酒は百薬の長、コミュニケーションの潤滑剤、ストレス発散等、いいことづくめのようであるが、これによる失敗や被害も多い。いいことは人それぞれ思い出としてしっかりと胸の内にしまっておいてもらえばいい。ここでは経験した失敗例を挙げてみたい。
かつて丸の内線で通勤していた。酒に酔った状態で電車に乗り、いい気分で席に座り寝ていた。目が覚めると「新宿3丁目」のアナウンスが流れていた。次の「新宿駅」で降りるのである。が、気が付くと見知らぬ景色になっていた。ここでアナウンスが流れ、「中野坂上」というではないか。乗り越してしまった。反対側のホームへ向かい、目的の「新宿駅」を目指した。が、しかし、またしても乗り越してしまった。「新宿3丁目」で乗り換え再度「新宿駅」を目指した。もうお分かりと思うが、この後2度乗り越しをした。絶対寝ないようにするために、席には座らず、吊革を持って立っていたにもかかわらずである。ここまでくると、もう腹が立つやら情けないやらで、感情の持って行き場がなくなってしまった。無性に何かを蹴飛ばしたくなったが、適当なものがなかったので我慢した。ホームでしばらく次の一手を考えていたところ名案が浮かんだ。やってきた新宿行に乗り込み次なる作戦を開始した。座ることも吊革を持つこともせず、ひたすら車内を歩き続けた。もちろん乗客は変な目で見ることはあるがそんなことは気にしていられない。このようにしてようやく近くて遠い「新宿駅」に到着することができた(注1)。

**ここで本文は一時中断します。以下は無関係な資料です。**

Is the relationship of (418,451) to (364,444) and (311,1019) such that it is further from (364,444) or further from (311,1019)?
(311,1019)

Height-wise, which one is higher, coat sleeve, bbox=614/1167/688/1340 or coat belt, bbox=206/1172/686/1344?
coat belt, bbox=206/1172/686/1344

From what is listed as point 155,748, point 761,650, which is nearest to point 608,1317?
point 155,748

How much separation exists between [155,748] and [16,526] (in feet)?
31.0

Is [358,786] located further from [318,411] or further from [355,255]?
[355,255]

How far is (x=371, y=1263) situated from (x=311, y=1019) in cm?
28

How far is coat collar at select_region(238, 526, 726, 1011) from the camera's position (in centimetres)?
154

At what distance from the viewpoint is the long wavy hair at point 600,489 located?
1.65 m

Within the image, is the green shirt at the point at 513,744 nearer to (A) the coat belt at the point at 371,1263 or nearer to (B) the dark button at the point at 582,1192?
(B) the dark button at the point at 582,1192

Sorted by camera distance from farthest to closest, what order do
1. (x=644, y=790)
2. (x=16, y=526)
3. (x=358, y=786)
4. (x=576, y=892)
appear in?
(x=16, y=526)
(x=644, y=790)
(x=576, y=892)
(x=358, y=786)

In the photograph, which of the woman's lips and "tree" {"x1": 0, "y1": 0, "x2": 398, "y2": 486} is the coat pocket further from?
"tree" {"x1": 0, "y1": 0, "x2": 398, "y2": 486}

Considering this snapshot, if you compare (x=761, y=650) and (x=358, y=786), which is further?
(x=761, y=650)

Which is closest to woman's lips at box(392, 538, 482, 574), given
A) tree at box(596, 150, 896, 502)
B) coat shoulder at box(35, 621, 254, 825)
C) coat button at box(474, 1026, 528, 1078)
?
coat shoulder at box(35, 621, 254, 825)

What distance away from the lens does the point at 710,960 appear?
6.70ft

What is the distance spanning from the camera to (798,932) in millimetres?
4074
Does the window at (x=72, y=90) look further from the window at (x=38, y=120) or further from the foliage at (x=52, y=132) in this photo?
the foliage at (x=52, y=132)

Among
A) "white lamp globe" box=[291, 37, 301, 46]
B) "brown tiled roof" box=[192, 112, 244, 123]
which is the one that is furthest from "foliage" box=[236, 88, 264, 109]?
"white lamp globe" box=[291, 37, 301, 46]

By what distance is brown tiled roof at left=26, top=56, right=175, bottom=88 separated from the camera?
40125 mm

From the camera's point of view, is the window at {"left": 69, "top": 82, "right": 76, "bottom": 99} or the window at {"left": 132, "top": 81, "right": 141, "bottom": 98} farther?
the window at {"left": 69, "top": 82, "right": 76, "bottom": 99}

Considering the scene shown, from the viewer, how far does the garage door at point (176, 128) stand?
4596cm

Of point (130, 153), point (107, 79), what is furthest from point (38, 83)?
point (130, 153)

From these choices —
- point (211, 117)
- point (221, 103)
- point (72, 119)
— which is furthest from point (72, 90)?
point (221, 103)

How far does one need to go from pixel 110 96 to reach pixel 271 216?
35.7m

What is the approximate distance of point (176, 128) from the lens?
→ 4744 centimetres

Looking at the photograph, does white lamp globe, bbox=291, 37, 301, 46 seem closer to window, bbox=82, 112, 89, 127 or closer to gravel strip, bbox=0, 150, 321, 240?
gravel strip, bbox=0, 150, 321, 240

作戦成功に気分をよくし、最寄り駅までの路線である京王線へと向かった。特急に乗り込み、しっかりと席を確保し読書を始めた。今度は丸の内線の行ったり来たりではなく、終点の八王子まで行ってしまった。戻りの電車はなく、長いタクシーの列に並ぶしか手はなくなってしまった。ここでしっかりと酔いも目も覚めた。飲み代よりも高いタクシー代を支払う羽目になってしまった。今回の件で時間と金を無駄にしてしまったが、大事に至らなかったことを喜ばなければならないかもしれない。電車内とはいえ、まったく無防備な状態で意識を失っているのである。その間に何かがあっても驚けない。
注1:現在は「新宿駅」と「中野坂上駅」の間に「西新宿駅」ができている。これがその当時にあれば、おそらくこの寝過ごし事件は起きていなかっただろう。とにかく寝てしまうくらい駅の間が長かったのである。同じような経験をした人が多く、駅を増設する声が多かったのだろう、と思いたい。